Exercise brief:
The entries below are to be reproduced in full, exactly as written.

Saved entries
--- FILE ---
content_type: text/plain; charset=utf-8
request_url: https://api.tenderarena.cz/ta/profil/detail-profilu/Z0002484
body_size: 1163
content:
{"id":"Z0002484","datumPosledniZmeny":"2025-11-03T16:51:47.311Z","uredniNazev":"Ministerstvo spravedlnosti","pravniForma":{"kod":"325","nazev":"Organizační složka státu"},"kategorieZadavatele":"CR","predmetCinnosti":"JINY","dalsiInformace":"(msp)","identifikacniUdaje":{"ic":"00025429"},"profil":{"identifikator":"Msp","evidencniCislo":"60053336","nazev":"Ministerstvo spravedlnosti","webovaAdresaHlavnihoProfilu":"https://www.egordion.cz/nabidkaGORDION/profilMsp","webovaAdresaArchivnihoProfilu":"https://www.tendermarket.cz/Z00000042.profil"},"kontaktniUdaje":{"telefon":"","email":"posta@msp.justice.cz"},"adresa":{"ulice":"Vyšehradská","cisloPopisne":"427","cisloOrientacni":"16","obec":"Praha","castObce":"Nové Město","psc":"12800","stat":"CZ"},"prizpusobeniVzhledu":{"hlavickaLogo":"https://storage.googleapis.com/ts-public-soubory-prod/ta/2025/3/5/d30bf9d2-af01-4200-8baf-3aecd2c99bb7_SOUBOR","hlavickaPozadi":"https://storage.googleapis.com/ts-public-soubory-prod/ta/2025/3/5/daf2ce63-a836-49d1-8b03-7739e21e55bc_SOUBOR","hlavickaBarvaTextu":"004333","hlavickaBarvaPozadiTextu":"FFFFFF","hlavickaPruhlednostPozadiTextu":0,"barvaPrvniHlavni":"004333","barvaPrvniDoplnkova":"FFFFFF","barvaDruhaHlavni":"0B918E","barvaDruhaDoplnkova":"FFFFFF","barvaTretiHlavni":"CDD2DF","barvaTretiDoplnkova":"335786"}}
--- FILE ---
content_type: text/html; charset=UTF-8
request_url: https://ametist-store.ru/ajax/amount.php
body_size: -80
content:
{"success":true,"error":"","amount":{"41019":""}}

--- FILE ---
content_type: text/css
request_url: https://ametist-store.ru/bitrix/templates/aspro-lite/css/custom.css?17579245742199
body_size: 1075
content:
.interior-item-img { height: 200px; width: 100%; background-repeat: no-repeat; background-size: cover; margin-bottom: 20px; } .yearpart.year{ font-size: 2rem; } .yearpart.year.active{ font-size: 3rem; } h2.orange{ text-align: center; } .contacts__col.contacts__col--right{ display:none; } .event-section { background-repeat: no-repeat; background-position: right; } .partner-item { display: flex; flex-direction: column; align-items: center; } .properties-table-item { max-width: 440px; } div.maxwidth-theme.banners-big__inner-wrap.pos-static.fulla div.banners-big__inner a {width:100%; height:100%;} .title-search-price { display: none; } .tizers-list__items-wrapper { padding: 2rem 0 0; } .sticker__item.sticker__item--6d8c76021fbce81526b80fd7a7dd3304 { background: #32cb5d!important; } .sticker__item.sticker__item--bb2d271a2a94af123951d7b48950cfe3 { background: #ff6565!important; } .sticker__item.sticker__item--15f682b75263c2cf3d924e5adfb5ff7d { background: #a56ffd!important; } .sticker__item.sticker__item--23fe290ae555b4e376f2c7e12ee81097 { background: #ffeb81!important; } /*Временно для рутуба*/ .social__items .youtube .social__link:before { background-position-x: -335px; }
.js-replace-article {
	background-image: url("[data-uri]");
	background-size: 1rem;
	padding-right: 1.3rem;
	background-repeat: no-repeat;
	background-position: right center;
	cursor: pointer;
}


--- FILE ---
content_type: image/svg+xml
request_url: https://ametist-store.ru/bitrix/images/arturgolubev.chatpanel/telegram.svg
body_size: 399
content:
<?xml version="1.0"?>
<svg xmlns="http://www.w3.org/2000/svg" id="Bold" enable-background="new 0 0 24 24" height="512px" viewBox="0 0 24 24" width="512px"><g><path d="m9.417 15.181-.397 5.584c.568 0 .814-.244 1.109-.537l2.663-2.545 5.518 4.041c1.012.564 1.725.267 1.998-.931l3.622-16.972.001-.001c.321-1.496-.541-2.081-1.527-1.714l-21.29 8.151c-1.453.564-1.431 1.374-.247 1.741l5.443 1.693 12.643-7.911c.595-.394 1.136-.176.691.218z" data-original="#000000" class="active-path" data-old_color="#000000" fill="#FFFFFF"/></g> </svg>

Written answer:
--- FILE ---
content_type: text/plain; charset=utf-8
request_url: https://api.tenderarena.cz/ta/profil/detail-profilu/Z0002484
body_size: 1163
content:
{"id":"Z0002484","datumPosledniZmeny":"2025-11-03T16:51:47.311Z","uredniNazev":"Ministerstvo spravedlnosti","pravniForma":{"kod":"325","nazev":"Organizační složka státu"},"kategorieZadavatele":"CR","predmetCinnosti":"JINY","dalsiInformace":"(msp)","identifikacniUdaje":{"ic":"00025429"},"profil":{"identifikator":"Msp","evidencniCislo":"60053336","nazev":"Ministerstvo spravedlnosti","webovaAdresaHlavnihoProfilu":"https://www.egordion.cz/nabidkaGORDION/profilMsp","webovaAdresaArchivnihoProfilu":"https://www.tendermarket.cz/Z00000042.profil"},"kontaktniUdaje":{"telefon":"","email":"posta@msp.justice.cz"},"adresa":{"ulice":"Vyšehradská","cisloPopisne":"427","cisloOrientacni":"16","obec":"Praha","castObce":"Nové Město","psc":"12800","stat":"CZ"},"prizpusobeniVzhledu":{"hlavickaLogo":"https://storage.googleapis.com/ts-public-soubory-prod/ta/2025/3/5/d30bf9d2-af01-4200-8baf-3aecd2c99bb7_SOUBOR","hlavickaPozadi":"https://storage.googleapis.com/ts-public-soubory-prod/ta/2025/3/5/daf2ce63-a836-49d1-8b03-7739e21e55bc_SOUBOR","hlavickaBarvaTextu":"004333","hlavickaBarvaPozadiTextu":"FFFFFF","hlavickaPruhlednostPozadiTextu":0,"barvaPrvniHlavni":"004333","barvaPrvniDoplnkova":"FFFFFF","barvaDruhaHlavni":"0B918E","barvaDruhaDoplnkova":"FFFFFF","barvaTretiHlavni":"CDD2DF","barvaTretiDoplnkova":"335786"}}
--- FILE ---
content_type: text/html; charset=UTF-8
request_url: https://ametist-store.ru/ajax/amount.php
body_size: -80
content:
{"success":true,"error":"","amount":{"41019":""}}

--- FILE ---
content_type: text/css
request_url: https://ametist-store.ru/bitrix/templates/aspro-lite/css/custom.css?17579245742199
body_size: 1075
content:
.interior-item-img { height: 200px; width: 100%; background-repeat: no-repeat; background-size: cover; margin-bottom: 20px; } .yearpart.year{ font-size: 2rem; } .yearpart.year.active{ font-size: 3rem; } h2.orange{ text-align: center; } .contacts__col.contacts__col--right{ display:none; } .event-section { background-repeat: no-repeat; background-position: right; } .partner-item { display: flex; flex-direction: column; align-items: center; } .properties-table-item { max-width: 440px; } div.maxwidth-theme.banners-big__inner-wrap.pos-static.fulla div.banners-big__inner a {width:100%; height:100%;} .title-search-price { display: none; } .tizers-list__items-wrapper { padding: 2rem 0 0; } .sticker__item.sticker__item--6d8c76021fbce81526b80fd7a7dd3304 { background: #32cb5d!important; } .sticker__item.sticker__item--bb2d271a2a94af123951d7b48950cfe3 { background: #ff6565!important; } .sticker__item.sticker__item--15f682b75263c2cf3d924e5adfb5ff7d { background: #a56ffd!important; } .sticker__item.sticker__item--23fe290ae555b4e376f2c7e12ee81097 { background: #ffeb81!important; } /*Временно для рутуба*/ .social__items .youtube .social__link:before { background-position-x: -335px; }
.js-replace-article {
	background-image: url("[data-uri]");
	background-size: 1rem;
	padding-right: 1.3rem;
	background-repeat: no-repeat;
	background-position: right center;
	cursor: pointer;
}


--- FILE ---
content_type: image/svg+xml
request_url: https://ametist-store.ru/bitrix/images/arturgolubev.chatpanel/telegram.svg
body_size: 399
content:
<?xml version="1.0"?>
<svg xmlns="http://www.w3.org/2000/svg" id="Bold" enable-background="new 0 0 24 24" height="512px" viewBox="0 0 24 24" width="512px"><g><path d="m9.417 15.181-.397 5.584c.568 0 .814-.244 1.109-.537l2.663-2.545 5.518 4.041c1.012.564 1.725.267 1.998-.931l3.622-16.972.001-.001c.321-1.496-.541-2.081-1.527-1.714l-21.29 8.151c-1.453.564-1.431 1.374-.247 1.741l5.443 1.693 12.643-7.911c.595-.394 1.136-.176.691.218z" data-original="#000000" class="active-path" data-old_color="#000000" fill="#FFFFFF"/></g> </svg>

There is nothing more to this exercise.